--- START OF TASK INPUT ---

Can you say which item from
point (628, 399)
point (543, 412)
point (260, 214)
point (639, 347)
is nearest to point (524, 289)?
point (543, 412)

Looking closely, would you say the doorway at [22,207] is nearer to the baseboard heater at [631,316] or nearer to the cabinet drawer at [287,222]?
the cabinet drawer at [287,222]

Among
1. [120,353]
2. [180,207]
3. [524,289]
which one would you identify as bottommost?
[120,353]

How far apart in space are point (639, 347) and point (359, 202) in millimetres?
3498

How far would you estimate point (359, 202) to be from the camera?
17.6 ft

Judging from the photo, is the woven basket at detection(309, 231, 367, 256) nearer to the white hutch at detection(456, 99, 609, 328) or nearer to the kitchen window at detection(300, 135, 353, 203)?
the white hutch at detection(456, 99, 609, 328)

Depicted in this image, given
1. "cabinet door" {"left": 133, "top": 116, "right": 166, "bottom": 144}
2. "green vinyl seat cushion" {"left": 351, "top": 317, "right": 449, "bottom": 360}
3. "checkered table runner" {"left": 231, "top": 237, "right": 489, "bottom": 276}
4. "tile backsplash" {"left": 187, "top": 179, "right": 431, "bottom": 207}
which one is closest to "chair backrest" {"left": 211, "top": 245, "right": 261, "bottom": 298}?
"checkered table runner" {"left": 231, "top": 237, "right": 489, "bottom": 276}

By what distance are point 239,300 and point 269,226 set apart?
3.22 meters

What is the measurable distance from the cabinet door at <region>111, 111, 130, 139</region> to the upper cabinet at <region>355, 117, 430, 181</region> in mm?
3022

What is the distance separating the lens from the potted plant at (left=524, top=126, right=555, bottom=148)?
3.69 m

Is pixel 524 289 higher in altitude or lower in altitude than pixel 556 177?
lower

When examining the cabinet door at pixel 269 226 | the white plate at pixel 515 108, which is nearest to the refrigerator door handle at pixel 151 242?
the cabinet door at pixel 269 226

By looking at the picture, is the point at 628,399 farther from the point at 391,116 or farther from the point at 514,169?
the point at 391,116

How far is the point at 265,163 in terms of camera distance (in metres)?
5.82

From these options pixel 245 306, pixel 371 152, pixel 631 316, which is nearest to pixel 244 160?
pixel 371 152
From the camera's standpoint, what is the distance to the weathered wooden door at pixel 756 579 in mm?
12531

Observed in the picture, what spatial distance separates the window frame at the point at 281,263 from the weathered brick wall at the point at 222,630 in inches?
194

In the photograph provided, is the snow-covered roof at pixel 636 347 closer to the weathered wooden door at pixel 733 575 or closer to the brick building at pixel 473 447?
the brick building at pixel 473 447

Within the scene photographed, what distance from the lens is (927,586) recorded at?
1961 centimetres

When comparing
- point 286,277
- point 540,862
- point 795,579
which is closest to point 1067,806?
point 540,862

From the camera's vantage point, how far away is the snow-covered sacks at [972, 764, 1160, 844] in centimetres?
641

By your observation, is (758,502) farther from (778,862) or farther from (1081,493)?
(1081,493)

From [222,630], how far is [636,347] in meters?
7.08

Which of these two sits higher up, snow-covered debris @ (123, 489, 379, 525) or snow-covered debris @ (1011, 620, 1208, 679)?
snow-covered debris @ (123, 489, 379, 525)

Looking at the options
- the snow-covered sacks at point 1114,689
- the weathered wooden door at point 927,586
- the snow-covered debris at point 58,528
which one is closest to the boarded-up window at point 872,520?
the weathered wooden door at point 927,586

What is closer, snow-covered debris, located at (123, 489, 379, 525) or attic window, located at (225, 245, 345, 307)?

--- END OF TASK INPUT ---

Present the lines from the one containing "By your observation, is" through the end of the entries as a Markdown table with the columns "Row" (a running number) and "Line" (the line itself). Leave out blank lines.

RESULT:
| Row | Line |
|---|---|
| 1 | By your observation, is (758,502) farther from (778,862) or farther from (1081,493)? |
| 2 | (1081,493) |
| 3 | From [222,630], how far is [636,347] in meters? |
| 4 | 7.08 |
| 5 | Which of these two sits higher up, snow-covered debris @ (123, 489, 379, 525) or snow-covered debris @ (1011, 620, 1208, 679)? |
| 6 | snow-covered debris @ (123, 489, 379, 525) |
| 7 | Looking at the options |
| 8 | - the snow-covered sacks at point 1114,689 |
| 9 | - the weathered wooden door at point 927,586 |
| 10 | - the snow-covered debris at point 58,528 |
| 11 | which one is closest to the boarded-up window at point 872,520? |
| 12 | the weathered wooden door at point 927,586 |
| 13 | What is closer, snow-covered debris, located at (123, 489, 379, 525) or attic window, located at (225, 245, 345, 307)? |